PROVIDED INFORMATION below:

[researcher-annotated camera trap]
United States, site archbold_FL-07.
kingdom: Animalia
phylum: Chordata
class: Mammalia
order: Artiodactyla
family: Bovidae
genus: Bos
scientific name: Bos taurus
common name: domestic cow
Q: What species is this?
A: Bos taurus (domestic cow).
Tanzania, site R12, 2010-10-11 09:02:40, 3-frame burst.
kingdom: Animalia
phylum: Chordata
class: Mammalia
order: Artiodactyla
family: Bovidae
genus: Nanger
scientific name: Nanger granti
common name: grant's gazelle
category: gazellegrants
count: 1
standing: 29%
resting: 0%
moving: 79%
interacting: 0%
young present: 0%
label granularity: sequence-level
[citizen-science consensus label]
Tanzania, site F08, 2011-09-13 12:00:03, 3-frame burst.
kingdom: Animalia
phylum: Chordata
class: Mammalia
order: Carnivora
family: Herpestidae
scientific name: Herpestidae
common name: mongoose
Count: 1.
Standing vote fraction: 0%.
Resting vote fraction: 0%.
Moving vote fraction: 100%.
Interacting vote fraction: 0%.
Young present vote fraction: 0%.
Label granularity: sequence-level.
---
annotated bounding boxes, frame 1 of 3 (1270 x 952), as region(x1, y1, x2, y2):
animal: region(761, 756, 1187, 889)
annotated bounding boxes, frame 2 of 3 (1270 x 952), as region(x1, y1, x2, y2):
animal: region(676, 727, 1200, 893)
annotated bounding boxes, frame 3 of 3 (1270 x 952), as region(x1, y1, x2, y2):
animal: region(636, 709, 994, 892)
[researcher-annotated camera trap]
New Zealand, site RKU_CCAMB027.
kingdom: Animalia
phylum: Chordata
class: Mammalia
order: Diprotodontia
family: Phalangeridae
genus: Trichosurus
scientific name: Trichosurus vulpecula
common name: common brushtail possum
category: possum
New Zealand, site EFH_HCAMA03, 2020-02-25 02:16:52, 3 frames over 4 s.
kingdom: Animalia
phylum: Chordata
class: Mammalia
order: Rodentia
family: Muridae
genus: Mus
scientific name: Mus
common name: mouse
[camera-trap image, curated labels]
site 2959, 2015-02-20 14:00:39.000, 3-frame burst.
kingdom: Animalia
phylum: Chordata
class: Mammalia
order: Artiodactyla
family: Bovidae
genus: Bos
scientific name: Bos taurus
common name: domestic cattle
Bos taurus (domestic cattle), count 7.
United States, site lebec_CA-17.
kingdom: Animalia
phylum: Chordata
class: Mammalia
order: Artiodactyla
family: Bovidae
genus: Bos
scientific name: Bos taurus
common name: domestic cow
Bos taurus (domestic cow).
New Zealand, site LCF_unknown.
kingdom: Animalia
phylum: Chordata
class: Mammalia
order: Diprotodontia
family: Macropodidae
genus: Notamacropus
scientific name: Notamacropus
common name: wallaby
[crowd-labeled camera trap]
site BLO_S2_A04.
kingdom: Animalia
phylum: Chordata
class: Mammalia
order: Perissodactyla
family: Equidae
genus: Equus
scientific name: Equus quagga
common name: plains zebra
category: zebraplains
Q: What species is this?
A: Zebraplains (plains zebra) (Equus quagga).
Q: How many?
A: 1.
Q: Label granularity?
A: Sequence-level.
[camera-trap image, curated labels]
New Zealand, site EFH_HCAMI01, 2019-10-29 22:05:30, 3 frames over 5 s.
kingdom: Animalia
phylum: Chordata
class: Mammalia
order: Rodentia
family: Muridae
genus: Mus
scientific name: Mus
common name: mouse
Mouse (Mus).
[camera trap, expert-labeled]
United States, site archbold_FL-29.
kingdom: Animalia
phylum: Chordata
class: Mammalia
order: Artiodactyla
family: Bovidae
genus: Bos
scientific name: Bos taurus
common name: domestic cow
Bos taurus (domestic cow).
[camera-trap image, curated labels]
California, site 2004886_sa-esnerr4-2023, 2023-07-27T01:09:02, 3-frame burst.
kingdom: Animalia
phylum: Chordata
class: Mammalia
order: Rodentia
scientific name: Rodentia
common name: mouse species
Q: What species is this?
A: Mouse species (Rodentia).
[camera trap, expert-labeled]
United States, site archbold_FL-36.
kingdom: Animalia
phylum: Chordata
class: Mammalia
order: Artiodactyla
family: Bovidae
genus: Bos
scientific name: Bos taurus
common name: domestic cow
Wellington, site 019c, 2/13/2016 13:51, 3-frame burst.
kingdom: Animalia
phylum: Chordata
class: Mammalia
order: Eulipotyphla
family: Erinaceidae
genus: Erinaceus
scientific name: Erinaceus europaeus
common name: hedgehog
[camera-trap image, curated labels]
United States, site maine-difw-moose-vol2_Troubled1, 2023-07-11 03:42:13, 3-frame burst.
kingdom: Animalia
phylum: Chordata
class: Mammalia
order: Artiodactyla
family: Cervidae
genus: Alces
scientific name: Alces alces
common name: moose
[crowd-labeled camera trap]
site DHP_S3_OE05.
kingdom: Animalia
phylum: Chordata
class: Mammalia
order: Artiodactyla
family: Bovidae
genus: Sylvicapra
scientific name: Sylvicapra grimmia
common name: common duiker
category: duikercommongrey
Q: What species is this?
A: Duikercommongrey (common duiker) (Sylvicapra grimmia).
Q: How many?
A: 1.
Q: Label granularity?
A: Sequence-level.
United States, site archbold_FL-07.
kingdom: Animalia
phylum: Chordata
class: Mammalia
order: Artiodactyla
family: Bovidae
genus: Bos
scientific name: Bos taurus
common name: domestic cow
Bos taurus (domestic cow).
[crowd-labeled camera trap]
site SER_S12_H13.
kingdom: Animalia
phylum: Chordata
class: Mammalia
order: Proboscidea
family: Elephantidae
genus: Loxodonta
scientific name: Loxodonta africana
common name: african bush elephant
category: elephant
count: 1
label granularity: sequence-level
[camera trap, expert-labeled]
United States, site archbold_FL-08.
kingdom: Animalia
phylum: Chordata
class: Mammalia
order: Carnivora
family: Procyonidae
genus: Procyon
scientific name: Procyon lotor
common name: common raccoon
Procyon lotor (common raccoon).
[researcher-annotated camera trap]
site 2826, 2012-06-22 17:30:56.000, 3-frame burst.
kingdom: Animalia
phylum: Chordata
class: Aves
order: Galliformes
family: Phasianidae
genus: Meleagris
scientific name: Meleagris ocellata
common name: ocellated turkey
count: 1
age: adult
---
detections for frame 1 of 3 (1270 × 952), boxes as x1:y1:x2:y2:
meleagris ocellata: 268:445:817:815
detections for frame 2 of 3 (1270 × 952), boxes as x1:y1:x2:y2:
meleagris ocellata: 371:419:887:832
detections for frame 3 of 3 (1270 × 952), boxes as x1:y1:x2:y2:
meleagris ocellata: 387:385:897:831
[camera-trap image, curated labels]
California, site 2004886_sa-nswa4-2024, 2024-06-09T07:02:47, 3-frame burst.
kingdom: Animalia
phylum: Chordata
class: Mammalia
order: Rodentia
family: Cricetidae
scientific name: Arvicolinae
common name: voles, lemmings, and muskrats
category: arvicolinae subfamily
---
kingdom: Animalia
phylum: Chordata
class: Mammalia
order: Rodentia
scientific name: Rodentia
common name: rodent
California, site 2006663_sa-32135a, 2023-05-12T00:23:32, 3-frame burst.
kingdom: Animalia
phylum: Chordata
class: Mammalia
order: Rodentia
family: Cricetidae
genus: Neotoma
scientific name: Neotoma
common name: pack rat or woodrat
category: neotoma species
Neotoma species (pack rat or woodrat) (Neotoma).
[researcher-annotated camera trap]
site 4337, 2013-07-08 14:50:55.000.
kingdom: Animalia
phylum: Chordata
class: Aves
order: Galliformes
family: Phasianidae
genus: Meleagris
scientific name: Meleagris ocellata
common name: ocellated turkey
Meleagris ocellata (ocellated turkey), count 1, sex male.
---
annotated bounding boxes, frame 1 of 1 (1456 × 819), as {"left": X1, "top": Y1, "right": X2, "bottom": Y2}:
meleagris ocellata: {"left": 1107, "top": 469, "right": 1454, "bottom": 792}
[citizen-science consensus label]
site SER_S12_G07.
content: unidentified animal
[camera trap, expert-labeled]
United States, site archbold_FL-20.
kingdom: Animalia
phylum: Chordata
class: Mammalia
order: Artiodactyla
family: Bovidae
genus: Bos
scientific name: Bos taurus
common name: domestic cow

End of PROVIDED INFORMATION.

**WHAT THE TASK REQUIRES:** All lines above between those holding "common name: mouse species" and "genus: Sylvicapra", inclusive, must be set down unchanged, and no other line may be included.

**PROBLEM SOLUTION:**
common name: mouse species
Q: What species is this?
A: Mouse species (Rodentia).
[camera trap, expert-labeled]
United States, site archbold_FL-36.
kingdom: Animalia
phylum: Chordata
class: Mammalia
order: Artiodactyla
family: Bovidae
genus: Bos
scientific name: Bos taurus
common name: domestic cow
Wellington, site 019c, 2/13/2016 13:51, 3-frame burst.
kingdom: Animalia
phylum: Chordata
class: Mammalia
order: Eulipotyphla
family: Erinaceidae
genus: Erinaceus
scientific name: Erinaceus europaeus
common name: hedgehog
[camera-trap image, curated labels]
United States, site maine-difw-moose-vol2_Troubled1, 2023-07-11 03:42:13, 3-frame burst.
kingdom: Animalia
phylum: Chordata
class: Mammalia
order: Artiodactyla
family: Cervidae
genus: Alces
scientific name: Alces alces
common name: moose
[crowd-labeled camera trap]
site DHP_S3_OE05.
kingdom: Animalia
phylum: Chordata
class: Mammalia
order: Artiodactyla
family: Bovidae
genus: Sylvicapra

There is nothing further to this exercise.